Pour ne pas faire de jaloux – et cela fera l’objet d’un grand chantier dans les prochaines semaines, le magnanime Pan a aussi décidé de changer les 180 autres sièges de l’Hémicycle à hauteur de 2 millions de francs la pièce, soit quelque 400 millions de francs dévalués. Excusez du processus d’acquisition : un marché de gré à gré (lettre commande), passé avec les mêmes fournisseurs. Et pendant ce temps, fin février dernier, Mme Cavaye était en voyage à Hanoï (Vietnam) pour un peu plus de 25 millions de francs, aux frais de l’Assemblée nationale. C’est la même enveloppe qu’il faut débourser tous les mois pour les travaux d’entretien de la résidence du Pan au Lac. «Le système fonctionne de bouche à oreille, et il faut être du réseau et s’y connaître en techniques de bakchich et de surfacturation pour espérer un paiement diligent», explique un fournisseur désabusé.

Pendant ce temps, des dizaines de prestataires de services, pour des factures de moins de 5 millions de francs, non seulement ne sont guère désintéressés parfois depuis 2013 à l’agence comptable de l’Assemblée Nationale en dépit d’ordres de paiement émis en bonne et due forme, non seulement le personnel de l’institution connaît parfois des fins de mois difficiles, mais en plus les fournisseurs qui se montrent un tantinet pressants sont bonnement interdits de séjour à Ngoa-Ekelle.

Et que dire du système de climatisation de l’Hémicycle ? Complètement obsolète.

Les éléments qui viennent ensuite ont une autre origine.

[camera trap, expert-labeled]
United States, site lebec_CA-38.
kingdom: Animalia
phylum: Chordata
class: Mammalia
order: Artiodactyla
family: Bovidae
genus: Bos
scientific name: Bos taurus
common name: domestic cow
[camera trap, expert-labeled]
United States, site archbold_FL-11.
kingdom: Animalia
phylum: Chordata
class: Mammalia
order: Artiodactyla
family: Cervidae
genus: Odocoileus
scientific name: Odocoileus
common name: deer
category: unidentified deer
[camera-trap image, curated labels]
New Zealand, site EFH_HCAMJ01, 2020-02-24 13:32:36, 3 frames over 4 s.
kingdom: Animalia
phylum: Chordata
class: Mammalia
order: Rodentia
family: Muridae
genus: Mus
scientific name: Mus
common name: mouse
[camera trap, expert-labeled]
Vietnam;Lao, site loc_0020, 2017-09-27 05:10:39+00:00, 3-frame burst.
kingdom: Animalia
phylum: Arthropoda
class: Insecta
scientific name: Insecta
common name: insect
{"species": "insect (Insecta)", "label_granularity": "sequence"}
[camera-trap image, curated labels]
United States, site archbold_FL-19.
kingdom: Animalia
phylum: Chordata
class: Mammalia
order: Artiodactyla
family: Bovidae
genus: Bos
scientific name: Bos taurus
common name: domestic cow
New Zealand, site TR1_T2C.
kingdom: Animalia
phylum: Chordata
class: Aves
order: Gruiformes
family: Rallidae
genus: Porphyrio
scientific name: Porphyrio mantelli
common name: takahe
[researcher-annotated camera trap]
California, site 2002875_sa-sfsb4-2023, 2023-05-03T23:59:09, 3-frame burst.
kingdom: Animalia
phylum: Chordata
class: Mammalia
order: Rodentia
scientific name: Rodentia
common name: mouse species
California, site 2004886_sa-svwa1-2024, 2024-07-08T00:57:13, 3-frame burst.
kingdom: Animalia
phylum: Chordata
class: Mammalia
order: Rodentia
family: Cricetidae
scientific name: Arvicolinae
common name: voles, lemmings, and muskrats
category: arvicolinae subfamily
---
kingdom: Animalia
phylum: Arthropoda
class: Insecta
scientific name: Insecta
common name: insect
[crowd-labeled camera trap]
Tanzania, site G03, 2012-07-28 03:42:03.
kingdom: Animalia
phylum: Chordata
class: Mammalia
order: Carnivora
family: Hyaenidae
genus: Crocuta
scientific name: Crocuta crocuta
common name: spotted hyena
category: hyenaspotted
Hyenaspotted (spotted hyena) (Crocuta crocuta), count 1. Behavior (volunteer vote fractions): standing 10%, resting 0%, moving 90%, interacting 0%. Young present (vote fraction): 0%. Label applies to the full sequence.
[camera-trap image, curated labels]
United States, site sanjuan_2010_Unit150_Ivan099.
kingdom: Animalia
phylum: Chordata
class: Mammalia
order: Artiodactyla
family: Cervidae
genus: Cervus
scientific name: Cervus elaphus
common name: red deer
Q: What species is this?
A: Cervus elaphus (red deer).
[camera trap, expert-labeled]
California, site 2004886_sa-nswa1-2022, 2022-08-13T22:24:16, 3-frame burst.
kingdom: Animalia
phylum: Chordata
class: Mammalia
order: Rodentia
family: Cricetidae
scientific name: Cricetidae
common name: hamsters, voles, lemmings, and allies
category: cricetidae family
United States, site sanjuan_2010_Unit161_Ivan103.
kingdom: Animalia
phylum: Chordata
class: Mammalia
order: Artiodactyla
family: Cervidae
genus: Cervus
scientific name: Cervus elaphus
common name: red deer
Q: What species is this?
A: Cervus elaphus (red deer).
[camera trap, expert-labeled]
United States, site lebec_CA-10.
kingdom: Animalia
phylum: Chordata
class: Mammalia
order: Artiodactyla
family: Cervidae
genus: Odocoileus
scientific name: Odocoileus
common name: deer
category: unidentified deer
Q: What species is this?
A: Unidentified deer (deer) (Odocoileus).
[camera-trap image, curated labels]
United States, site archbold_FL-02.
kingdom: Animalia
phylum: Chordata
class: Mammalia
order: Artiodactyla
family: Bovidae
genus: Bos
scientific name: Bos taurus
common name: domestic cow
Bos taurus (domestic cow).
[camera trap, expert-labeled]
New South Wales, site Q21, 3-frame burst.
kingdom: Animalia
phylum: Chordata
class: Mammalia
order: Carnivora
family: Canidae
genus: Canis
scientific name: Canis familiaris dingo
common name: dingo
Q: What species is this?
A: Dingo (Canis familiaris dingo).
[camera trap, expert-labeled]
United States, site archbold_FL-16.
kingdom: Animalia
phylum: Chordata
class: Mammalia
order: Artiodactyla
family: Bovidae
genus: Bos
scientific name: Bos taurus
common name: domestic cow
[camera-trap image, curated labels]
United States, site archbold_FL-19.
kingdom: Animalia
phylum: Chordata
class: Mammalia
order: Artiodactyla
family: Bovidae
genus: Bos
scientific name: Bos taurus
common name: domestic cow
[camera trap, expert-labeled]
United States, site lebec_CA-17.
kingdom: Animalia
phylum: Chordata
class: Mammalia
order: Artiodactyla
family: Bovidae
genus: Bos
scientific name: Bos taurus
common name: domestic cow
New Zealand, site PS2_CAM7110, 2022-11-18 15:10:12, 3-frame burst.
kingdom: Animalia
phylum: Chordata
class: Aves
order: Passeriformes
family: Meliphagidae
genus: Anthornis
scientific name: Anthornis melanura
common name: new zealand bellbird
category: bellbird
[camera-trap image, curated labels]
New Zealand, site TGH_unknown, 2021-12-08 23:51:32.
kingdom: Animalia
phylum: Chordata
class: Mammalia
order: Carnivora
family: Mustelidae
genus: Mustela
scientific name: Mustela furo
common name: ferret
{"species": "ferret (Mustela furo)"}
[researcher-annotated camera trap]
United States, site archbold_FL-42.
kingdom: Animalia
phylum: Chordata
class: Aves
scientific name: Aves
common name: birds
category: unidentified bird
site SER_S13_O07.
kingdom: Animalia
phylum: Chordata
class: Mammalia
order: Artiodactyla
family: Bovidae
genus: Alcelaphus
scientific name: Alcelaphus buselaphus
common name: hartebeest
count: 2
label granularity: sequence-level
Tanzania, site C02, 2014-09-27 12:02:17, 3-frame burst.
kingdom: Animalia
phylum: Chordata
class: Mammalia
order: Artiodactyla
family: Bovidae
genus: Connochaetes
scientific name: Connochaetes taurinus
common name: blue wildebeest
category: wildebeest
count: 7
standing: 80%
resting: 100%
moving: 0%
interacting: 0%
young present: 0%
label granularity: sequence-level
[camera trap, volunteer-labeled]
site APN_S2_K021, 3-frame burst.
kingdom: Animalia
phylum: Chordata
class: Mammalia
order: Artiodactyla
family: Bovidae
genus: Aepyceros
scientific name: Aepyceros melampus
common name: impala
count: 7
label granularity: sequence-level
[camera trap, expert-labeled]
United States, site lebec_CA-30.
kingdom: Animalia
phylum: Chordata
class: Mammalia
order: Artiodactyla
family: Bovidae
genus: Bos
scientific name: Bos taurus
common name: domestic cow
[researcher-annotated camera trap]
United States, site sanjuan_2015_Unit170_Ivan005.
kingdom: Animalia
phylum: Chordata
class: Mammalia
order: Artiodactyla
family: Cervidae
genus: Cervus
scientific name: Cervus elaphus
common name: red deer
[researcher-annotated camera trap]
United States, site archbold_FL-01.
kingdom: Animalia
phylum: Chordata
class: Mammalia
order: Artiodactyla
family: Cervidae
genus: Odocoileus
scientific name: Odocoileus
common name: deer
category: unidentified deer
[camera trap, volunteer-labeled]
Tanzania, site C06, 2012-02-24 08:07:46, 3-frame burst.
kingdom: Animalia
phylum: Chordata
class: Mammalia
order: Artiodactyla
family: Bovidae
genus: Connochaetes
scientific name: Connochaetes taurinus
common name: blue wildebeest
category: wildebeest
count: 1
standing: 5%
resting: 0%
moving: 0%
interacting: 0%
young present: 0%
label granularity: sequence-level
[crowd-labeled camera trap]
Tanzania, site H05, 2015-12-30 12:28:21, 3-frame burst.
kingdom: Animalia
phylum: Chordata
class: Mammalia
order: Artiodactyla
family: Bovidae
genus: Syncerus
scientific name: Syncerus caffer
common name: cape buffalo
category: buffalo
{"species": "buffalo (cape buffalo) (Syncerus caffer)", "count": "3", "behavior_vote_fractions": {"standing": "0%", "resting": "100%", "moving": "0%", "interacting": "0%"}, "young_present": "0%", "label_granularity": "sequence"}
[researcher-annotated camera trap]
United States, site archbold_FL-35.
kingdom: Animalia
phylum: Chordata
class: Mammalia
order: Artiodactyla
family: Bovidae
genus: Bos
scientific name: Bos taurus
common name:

Lors de la session de mars dernier, il a fallu faire appel à un service de location d’un opérateur privé pour une facture d’un peu plus de 14 millions de francs sur les 30 jours. En janvier dernier, pourtant, le remplacement dudit système avait fait l’objet d’un appel d’offres, dont les résultats depuis lors font l’objet de tractations nocturnes.

Face au flot de récriminations, devant la fronde de quelques cadres, Cavaye Yeguié Djibril a une méthode imparable : le limogeage. Il n’est qu’à voir la valse de responsables dans son propre cabinet, en majorité constitué de membres de la famille et de quelques obligés mais aussi dans les services comptables, du budget et de la solde, pour comprendre le climat glauque qui y règne. La gestion financière de l’Assemblée nationale étant – selon certains couverte du sceau de l’immunité, ce n’est certainement pas demain la veille que le contribuable saura la vérité sur la gestion du fruit de son labeur dans ce palais transparent comme le… Verre.